RECORDS: Begin

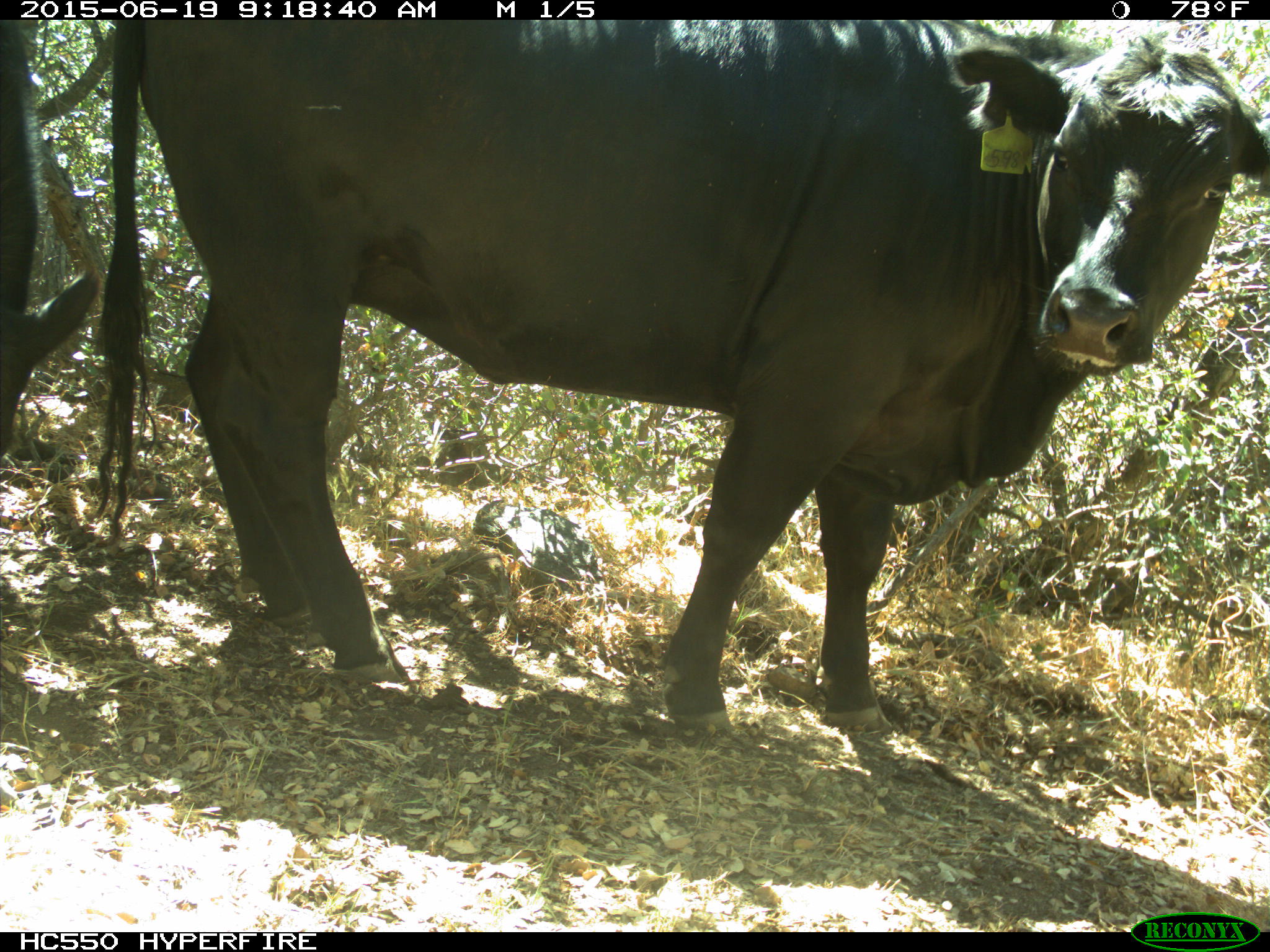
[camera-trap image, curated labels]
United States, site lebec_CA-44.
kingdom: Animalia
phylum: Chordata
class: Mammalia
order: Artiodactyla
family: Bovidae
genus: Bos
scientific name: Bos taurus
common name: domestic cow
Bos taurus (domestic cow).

RECORDS: End

WHAT IS BEING ASKED:
Transcribe the records above exactly, leaving out every picture.

EXERCISE SOLUTION:
[camera-trap image, curated labels]
United States, site lebec_CA-44.
kingdom: Animalia
phylum: Chordata
class: Mammalia
order: Artiodactyla
family: Bovidae
genus: Bos
scientific name: Bos taurus
common name: domestic cow
Bos taurus (domestic cow).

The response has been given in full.